- WHAT YOU SHOULD DO -
Answer these questions from the Kfar Kila news text.
(a) What is the name of the mayor of Kfar Kila?
(b) What share of homes in the village does the mayor say is completely destroyed?
(c) In how many strategic overlook locations inside Lebanon did Israeli forces stay?

- SOURCE DOCUMENT -
• • • • • • •

(18 Feb 2025)
RESTRICTION SUMMARY:
ASSOCIATED PRESS
Kfar Kila, Lebanon – 18 February 2025
1. Various of people entering Kfar Kila village shouting slogans, UPSOUND: (Arabic): "At your service Nasrallah (former Hezbollah’s secretary-general Hassan Nasrallah), at your service (Imam) Hussein, God is the greatest O Hussein"
2. SOUNDBITE (Arabic) Abdullah Juma, from Kfar Kila village:
“Our joy is indescribable. Thanks to the martyrs, we returned to our village after a year and a half free with our heads raised high. This land is our land, and the owner of the land always prevails."
3. Various of people praying at main square of Kfar Kila village
4. Various of destruction and destroyed buildings in Kfar Kila village
5. SOUNDBITE (Arabic) Hassan Sheet, mayor of Kfar Kila:
“90% of homes in the village are completely destroyed while the remaining 10% were partially damaged. There are no homes nor buildings standing, all damaged either by airstrikes or bombs or by bulldozers. God willing, we can rebuild it as the destruction is immense."
6. Various of destruction and destroyed buildings in village
7. SOUNDBITE (Arabic) Abbas Fadallah, Shiite Muslim cleric from Kfar Kila:
“It is a feeling mixed with joy and sadness — joy that we are taking back our land, sadness that we have lost many civilian martyrs and mujahideen martyrs, but this is life. There has to be a giving."
8. Various of Lebanese army bulldozer clearing rubble
9. Wide of Lebanese army vehicles
STORYLINE:
Israeli forces withdrew Tuesday from border villages in southern Lebanon under a deadline spelled out in a U.S.-brokered ceasefire agreement that ended the latest Israel-Hezbollah war, but stayed put in five strategic overlook locations inside Lebanon.

• • • • • • •

- SUPPLIED DATA -
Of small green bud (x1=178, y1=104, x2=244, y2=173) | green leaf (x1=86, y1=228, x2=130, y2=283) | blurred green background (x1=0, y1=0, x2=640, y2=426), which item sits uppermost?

• • • • • • •

- OUTPUT -
(a) Hassan Sheet
(b) 90%
(c) Five